The hitchhiker opened the back door of Kurt's Toyota Matrix and slung a back pack and a guitar case on the seat. Then he opened the front passenger door and slid in. “Thanks,” he said simply.
The Matrix was a far cry from the spacious Navigator that Kurt drove in high school, but such a huge vehicle was beyond impractical in New York City, so when Kurt had gone off to college, he had opted for the Toyota because it was cheap and got good gas mileage. A small part of him also chose it because he knew that he wouldn't care at all if it was ever stolen. Everything about the vehicle screamed middle-aged, Midwestern housewife. There was nothing sexy about it.
Now that Kurt was sharing the car with a perfect stranger, however, the small cross-over vehicle (the modern term to distract people from what they really were: hatchbacks) seemed even smaller.
“Where are you headed?” Kurt asked.
“Um, just…West,” the man said vaguely. “You?”
Kurt paused for a second while he thought quickly, “Youngstown,” he finally answered.
It was only a partial lie. Kurt's ultimate destination was Seattle, but he planned to spend a day in Lima before he continued on his cross-country adventure where he would visit friends along the way. However, Lima was ten hours from New York City, and Kurt was not going to be trapped in a car with a perfect stranger for that long, and he would pass through Youngstown. Youngstown was still a fair drive—nearly six hours—but, for the life of him, Kurt couldn't think of the names of the any of the Pennsylvania towns he would pass first.

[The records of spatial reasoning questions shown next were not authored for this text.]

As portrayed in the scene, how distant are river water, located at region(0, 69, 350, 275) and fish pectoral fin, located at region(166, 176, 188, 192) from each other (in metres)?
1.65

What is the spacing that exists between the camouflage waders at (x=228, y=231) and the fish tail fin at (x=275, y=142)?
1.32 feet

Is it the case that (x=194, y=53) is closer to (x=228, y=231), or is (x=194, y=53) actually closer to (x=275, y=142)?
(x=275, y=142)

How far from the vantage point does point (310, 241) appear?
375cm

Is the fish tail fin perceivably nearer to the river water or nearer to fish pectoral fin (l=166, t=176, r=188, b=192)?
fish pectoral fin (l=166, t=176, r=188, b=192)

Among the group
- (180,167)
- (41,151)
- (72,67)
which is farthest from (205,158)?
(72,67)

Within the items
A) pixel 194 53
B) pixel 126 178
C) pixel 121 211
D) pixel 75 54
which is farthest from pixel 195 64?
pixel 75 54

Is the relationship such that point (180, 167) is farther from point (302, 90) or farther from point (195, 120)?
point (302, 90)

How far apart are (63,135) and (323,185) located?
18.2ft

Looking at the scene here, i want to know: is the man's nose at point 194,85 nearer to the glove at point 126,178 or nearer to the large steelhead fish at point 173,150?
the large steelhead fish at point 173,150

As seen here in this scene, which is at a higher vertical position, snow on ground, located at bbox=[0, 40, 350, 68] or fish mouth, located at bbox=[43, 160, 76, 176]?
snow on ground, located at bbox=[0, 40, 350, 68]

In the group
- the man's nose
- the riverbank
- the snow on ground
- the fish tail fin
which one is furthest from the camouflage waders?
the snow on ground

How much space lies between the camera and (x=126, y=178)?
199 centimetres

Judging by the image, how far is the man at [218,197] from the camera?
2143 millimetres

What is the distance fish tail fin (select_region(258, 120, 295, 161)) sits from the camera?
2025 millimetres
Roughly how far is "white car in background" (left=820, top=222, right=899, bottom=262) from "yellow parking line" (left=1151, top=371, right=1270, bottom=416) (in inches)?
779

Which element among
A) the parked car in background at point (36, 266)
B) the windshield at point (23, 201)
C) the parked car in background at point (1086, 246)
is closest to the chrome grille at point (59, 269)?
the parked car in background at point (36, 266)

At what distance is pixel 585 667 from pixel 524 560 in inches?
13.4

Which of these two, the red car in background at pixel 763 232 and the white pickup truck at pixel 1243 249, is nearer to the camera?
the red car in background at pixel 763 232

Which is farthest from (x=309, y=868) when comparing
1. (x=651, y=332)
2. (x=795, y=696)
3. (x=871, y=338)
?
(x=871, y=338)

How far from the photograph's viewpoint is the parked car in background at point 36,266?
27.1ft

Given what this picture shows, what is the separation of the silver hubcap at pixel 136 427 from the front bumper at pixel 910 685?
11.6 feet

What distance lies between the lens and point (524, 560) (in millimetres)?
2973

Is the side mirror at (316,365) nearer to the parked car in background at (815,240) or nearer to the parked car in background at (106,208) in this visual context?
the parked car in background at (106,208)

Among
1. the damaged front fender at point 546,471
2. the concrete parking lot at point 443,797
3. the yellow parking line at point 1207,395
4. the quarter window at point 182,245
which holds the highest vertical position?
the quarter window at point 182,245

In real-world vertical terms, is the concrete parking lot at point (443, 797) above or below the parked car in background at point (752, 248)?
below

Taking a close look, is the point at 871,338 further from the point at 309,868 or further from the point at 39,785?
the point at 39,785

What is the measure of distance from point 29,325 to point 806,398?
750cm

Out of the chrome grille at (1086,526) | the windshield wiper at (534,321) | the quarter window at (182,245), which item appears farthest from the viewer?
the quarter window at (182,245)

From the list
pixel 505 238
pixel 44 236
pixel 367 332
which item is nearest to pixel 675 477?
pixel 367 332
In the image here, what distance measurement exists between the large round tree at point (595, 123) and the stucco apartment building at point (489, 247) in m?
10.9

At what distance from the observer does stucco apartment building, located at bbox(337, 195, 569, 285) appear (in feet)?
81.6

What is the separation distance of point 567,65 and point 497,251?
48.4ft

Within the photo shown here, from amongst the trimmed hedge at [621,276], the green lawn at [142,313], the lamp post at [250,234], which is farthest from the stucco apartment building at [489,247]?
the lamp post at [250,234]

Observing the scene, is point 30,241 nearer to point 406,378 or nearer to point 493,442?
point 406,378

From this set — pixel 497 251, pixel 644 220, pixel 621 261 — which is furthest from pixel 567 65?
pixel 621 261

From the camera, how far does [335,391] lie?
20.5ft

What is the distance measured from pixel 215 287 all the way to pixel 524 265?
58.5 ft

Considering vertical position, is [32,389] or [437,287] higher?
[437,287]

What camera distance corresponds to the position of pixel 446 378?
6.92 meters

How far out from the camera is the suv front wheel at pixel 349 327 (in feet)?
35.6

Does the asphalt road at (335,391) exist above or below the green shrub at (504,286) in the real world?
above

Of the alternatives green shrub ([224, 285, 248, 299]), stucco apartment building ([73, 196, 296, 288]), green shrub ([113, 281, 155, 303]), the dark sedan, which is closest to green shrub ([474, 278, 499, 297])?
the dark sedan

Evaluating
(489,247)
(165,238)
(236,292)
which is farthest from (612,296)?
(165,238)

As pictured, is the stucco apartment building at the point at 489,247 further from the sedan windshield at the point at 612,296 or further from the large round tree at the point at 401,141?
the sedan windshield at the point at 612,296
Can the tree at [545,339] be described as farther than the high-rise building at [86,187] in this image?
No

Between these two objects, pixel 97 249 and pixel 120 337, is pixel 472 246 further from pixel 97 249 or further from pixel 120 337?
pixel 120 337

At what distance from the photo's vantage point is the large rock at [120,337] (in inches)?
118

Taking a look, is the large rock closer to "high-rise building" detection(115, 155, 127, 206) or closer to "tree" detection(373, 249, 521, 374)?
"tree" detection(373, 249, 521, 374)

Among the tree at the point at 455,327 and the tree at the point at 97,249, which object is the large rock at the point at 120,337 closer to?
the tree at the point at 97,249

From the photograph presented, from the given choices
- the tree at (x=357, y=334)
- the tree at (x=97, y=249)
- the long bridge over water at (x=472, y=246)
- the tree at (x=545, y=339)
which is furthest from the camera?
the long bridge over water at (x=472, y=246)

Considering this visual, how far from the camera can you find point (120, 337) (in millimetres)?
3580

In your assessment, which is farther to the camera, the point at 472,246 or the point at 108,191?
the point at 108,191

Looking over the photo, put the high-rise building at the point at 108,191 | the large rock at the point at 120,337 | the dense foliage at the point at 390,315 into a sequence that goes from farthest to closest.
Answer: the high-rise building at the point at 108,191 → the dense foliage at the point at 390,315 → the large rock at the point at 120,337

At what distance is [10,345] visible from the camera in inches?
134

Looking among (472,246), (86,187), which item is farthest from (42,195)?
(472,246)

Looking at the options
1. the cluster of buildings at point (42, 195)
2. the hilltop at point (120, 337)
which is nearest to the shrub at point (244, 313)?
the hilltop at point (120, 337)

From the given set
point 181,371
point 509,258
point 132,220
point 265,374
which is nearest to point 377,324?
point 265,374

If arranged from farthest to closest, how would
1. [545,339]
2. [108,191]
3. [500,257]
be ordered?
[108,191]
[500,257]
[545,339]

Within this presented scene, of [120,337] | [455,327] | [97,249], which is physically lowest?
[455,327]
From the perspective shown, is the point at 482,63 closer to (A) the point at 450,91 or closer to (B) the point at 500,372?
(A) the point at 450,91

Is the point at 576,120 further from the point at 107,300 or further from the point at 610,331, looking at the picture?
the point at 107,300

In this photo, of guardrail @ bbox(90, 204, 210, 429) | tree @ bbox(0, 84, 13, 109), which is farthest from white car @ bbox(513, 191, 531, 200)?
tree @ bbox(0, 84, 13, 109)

“Sounds good,” the man nodded. “Thanks again for picking me up.”
“It's my pleasure,” Kurt turned his head and gave the man a close-lipped smile. The man returned the smile with a bright grin, and Kurt noticed that snowflakes had melted on the man's eyelashes where his whiskey-colored eyes peeked out from under his cap. Kurt had the inexplicable urge to brush the droplets away with his thumb.
Weird. Kurt was not the touchy-feely type.
“I'm Kurt.”
“Blaine.”
“Nice to meet you, Blaine.”
“You, too.”
After that banal exchange, they drove in silence for a while, Kurt concentrating on steering competently through the snow as it came down in fluffy, white flakes. When he finally looked over at his passenger, Blaine was sound asleep, temple pressed against the passenger window, lips slightly parted.